> [Requirement 1]:
In the late-night essay about past relationships, what book inspired the writer's old journal writing?
> [Requirement 2]:
Continue the late-night essay about past relationships from where it stops.
*** Page text
It’s one of those very late Sunday nights where every song that you hear, whether it comes up on your iphone playlist or in Songza, makes you feel slow and nostalgic, and your thoughts start running through your head at a hundred miles (in many run-on sentences) a minute and you revert to the messy, dreamy girl that you used to be in your Emily of New Moon –inspired journal writing days, and you start thinking about your past relationships and your exes and you wonder where they are now.

One song forces me to admit that I’m so scared sometimes that I was broken beyond repair and although I’m mostly fine and happy now, I can never give myself to anyone else in the same way that I once did, because pieces were lost in the damage. There just aren’t as many pieces left to give. I wonder if maybe that’s it, he was my “one true love” and I lost it and no matter how happy I could be, it can’t come close enough. It makes me feel like there is no point in putting in the effort sometimes. I feel like crying, thinking about how I simply don’t feel capable of opening up to anyone completely even while I feel like crying out for someone to be there for me, the way I believed he was. I feel like an idiot to be even expressing these scattered, cliché fears. You’d think that nearly two years of being independent and happily finding myself would get me past these mental obstacles that anyone could so easily accuse me of clinging onto in the attempt at a defense mechanism, only, I do not do it out of intention or obstinacy. At times like these, I wonder how much I have let go of and how much more I may need to let go. I still feel like demanding closure from him. This makes me feel that I haven’t completely moved on.

Another song puts me in mind of my first love, with whom I have seemingly lost all contact. He used to love singing this particular song as he played the guitar, and now the lyrics seem to describe me. It makes me sad to think that we thought we could become a successful high school sweetheart story six or seven years ago, and now we are completely disconnected. The break up was painful but we eventually started talking again. However, it served only to confirm what we had been afraid of all along, that we had already been drifting apart while together. And so, both of us on our continuously diverging paths, we stopped talking altogether. Sometimes, I think that I should call him or at least send him a text message to see how he is, to see if I still even have his phone number, to see if I have really lost him forever. But these days, I’m so busy that I feel that I don’t even have time to spare for that, because I feel that it would open up an emotional can of worms that I am afraid to confront.
******
*** Given entries
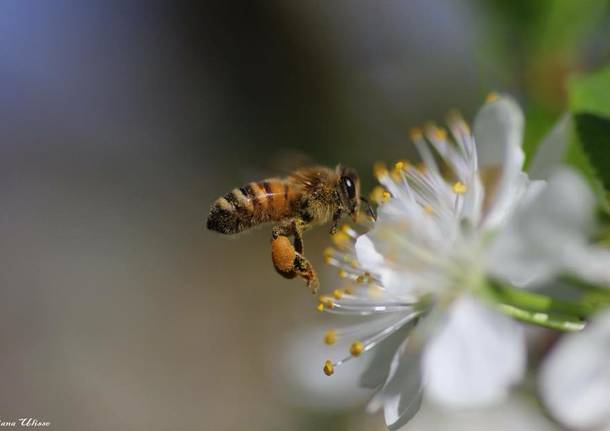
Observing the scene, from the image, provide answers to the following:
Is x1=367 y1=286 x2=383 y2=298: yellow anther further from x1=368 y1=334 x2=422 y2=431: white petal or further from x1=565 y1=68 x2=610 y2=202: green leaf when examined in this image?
x1=565 y1=68 x2=610 y2=202: green leaf

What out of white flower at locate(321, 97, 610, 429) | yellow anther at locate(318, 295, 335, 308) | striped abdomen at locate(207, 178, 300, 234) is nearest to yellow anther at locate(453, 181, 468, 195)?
white flower at locate(321, 97, 610, 429)

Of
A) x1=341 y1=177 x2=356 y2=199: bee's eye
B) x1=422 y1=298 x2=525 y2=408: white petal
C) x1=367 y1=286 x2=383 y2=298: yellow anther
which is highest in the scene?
x1=341 y1=177 x2=356 y2=199: bee's eye

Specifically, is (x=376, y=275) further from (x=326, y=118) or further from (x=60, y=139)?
(x=60, y=139)

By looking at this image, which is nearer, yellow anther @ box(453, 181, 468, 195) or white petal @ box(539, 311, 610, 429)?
white petal @ box(539, 311, 610, 429)

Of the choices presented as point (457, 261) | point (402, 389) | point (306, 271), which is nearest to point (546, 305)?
point (457, 261)

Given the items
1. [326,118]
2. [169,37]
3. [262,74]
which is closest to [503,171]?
[326,118]

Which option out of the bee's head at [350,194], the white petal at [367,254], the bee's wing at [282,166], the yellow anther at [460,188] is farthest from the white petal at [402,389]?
the bee's wing at [282,166]
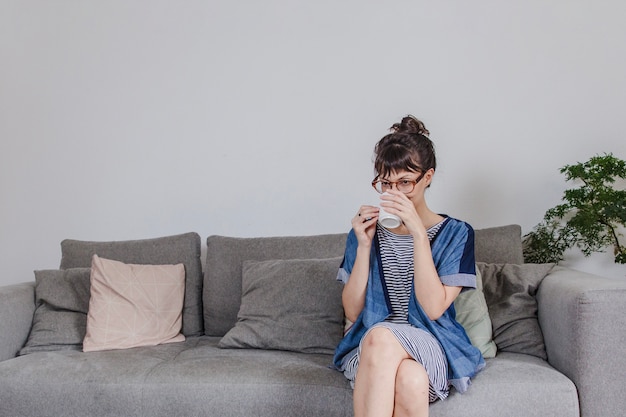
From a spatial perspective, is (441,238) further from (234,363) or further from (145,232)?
(145,232)

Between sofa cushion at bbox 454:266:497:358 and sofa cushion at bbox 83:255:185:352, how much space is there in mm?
1096

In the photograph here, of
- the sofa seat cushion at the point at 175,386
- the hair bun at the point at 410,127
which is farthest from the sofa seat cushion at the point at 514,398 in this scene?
the hair bun at the point at 410,127

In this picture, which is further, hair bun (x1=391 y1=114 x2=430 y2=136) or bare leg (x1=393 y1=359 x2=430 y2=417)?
hair bun (x1=391 y1=114 x2=430 y2=136)

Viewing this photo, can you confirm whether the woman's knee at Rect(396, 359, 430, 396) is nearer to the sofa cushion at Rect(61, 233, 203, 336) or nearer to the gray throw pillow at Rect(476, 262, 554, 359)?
the gray throw pillow at Rect(476, 262, 554, 359)

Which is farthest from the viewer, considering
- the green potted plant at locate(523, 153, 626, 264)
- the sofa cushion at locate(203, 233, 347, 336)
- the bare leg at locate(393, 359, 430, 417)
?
the sofa cushion at locate(203, 233, 347, 336)

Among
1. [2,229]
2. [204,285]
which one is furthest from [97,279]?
[2,229]

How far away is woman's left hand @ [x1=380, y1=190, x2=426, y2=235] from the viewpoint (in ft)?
4.98

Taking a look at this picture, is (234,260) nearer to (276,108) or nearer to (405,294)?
(276,108)

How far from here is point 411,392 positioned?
1.37 metres

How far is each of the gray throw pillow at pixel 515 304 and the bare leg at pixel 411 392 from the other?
0.63 metres

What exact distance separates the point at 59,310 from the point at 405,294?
1.42 metres

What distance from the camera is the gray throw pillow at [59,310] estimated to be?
2170 mm

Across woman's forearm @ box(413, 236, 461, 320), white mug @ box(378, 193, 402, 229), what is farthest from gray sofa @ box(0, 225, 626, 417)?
white mug @ box(378, 193, 402, 229)

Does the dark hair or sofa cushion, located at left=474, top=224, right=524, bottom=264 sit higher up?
the dark hair
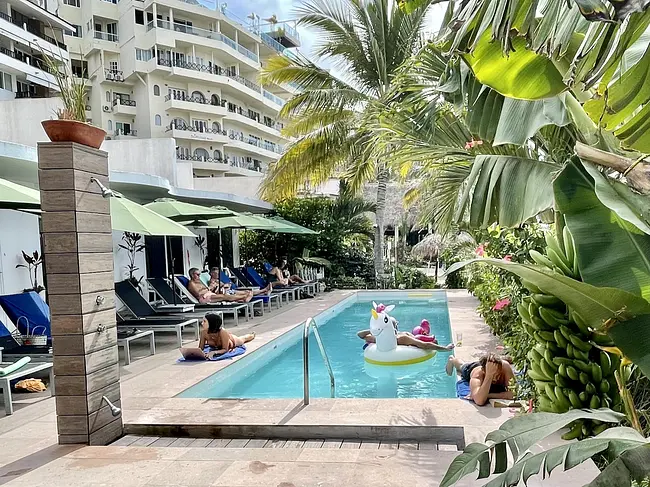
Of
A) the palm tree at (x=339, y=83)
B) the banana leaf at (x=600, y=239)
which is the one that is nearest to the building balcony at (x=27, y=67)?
the palm tree at (x=339, y=83)

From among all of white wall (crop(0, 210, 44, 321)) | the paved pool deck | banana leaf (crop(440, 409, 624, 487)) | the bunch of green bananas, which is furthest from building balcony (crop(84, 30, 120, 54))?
banana leaf (crop(440, 409, 624, 487))

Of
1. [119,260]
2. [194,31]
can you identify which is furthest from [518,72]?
[194,31]

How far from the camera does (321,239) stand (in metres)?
19.8

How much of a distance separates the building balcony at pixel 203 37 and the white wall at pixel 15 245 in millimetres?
42783

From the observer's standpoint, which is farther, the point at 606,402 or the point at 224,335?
the point at 224,335

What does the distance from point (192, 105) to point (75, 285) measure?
4602cm

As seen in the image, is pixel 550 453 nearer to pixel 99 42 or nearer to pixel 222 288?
pixel 222 288

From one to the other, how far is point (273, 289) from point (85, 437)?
11.1 metres

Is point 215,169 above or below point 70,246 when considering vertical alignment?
above

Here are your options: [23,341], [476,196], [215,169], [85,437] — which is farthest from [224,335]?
[215,169]

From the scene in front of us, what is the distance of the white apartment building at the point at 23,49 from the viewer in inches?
1209

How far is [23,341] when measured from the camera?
6.82 m

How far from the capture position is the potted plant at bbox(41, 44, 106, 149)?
14.0 ft

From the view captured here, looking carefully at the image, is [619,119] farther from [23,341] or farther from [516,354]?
[23,341]
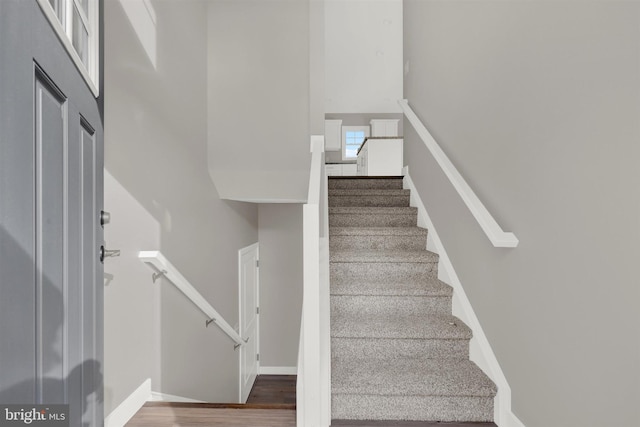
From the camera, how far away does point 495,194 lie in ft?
5.79

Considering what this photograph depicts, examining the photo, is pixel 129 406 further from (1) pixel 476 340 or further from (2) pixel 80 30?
(1) pixel 476 340

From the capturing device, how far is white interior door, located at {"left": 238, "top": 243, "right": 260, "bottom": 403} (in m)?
4.07

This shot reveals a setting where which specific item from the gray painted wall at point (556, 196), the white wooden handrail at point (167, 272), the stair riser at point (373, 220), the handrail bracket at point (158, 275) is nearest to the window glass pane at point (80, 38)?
the white wooden handrail at point (167, 272)

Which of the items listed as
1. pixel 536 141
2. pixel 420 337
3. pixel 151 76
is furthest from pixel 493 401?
pixel 151 76

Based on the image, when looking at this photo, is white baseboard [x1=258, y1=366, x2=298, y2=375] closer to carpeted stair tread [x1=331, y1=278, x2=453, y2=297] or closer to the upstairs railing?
carpeted stair tread [x1=331, y1=278, x2=453, y2=297]

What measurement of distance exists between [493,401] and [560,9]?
174cm

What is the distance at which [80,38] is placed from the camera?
1.04m

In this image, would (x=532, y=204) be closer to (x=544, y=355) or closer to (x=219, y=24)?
(x=544, y=355)

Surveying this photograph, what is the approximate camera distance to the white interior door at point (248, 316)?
4.07 meters

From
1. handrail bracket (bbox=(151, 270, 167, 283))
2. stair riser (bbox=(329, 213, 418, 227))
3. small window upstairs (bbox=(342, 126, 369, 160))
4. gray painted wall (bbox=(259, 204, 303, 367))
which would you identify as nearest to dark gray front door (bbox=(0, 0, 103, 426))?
handrail bracket (bbox=(151, 270, 167, 283))

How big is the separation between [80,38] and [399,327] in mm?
1933

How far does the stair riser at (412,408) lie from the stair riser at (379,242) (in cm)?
115

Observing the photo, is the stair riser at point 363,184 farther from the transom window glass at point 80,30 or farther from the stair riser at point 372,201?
the transom window glass at point 80,30

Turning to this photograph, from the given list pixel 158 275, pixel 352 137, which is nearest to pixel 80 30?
pixel 158 275
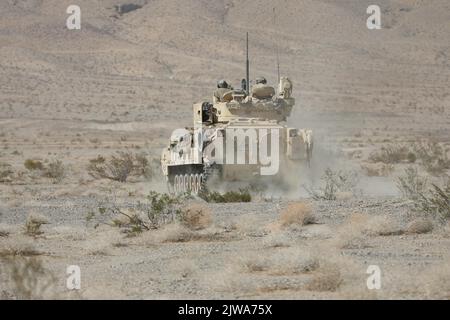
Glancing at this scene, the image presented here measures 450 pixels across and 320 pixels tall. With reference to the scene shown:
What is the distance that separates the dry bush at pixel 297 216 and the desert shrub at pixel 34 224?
372 centimetres

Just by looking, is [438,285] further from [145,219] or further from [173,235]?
[145,219]

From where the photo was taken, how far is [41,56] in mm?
108312

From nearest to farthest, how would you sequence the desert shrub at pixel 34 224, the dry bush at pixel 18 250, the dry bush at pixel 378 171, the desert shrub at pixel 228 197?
1. the dry bush at pixel 18 250
2. the desert shrub at pixel 34 224
3. the desert shrub at pixel 228 197
4. the dry bush at pixel 378 171

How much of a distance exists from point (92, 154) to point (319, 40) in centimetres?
6779

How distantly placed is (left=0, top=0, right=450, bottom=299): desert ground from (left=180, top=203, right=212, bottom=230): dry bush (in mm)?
26

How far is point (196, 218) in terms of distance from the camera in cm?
1725

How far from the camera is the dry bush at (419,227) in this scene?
15969mm

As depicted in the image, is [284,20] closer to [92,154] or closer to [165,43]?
[165,43]

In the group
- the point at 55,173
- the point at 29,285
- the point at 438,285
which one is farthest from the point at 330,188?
the point at 29,285

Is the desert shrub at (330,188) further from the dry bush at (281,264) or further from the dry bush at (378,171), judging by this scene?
the dry bush at (281,264)

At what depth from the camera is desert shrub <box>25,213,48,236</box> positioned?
56.8 ft

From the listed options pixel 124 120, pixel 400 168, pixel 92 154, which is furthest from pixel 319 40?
pixel 400 168

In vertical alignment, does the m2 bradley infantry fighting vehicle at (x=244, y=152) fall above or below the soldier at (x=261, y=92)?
below

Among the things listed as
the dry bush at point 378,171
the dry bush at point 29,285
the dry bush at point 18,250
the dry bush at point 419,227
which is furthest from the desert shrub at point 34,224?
the dry bush at point 378,171
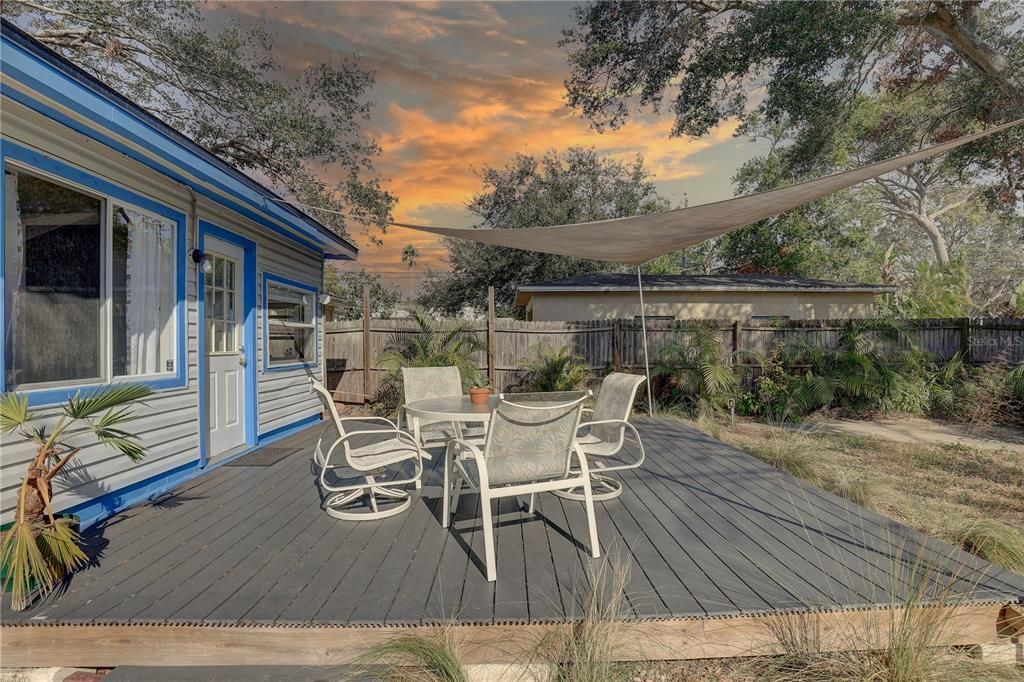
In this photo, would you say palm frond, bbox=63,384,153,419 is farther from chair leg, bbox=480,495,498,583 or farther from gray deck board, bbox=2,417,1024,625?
chair leg, bbox=480,495,498,583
******
> [Answer area 1]:
Emily of New Moon

> [Answer area 2]:
I’m seeing someone new now, and he’s really, really nice. Sometimes, I think he really is the nicest guy I’ve ever dated. But, it’s too soon to think that I know him well enough to judge. Also, I am (hopefully) leaving on a long awaited overseas exchange that will take me away from home for at least half a year. I’ve wanted this dream for so long that I refuse to let anything or anyone hold me back from it any longer, now that the opportunity is finally within reach. Even if things worked out between us, I’ll have only been seeing him for three months before departure, and so I am sitting on the fence about progressing further into anything resembling a relationship.

I think that I will regret giving him up, if I do, because of course, who wouldn’t want to keep a guy so nice? But that would be an incredibly selfish thing to do. Part of me hopes that maybe he isn’t as nice as he seems after all, so there wouldn’t be a reason for regret.

I always try to ask myself whether I will regret not doing something, and if the answer is positive, then I make sure to save myself from that regret. But it’s past 3am and I am tired, sad and moody. I can’t trust myself to make any rational and sober decisions.

I’m in a rainy day mood on the first day of summer. Today was a beautiful, warm and breezy day, but my heart feels full of the rolling thunderstorms brought on by midsummer’s humidity. I would welcome lightning with elation right now.

damn your beautiful voice, ed sheeran.  it makes me feel too much.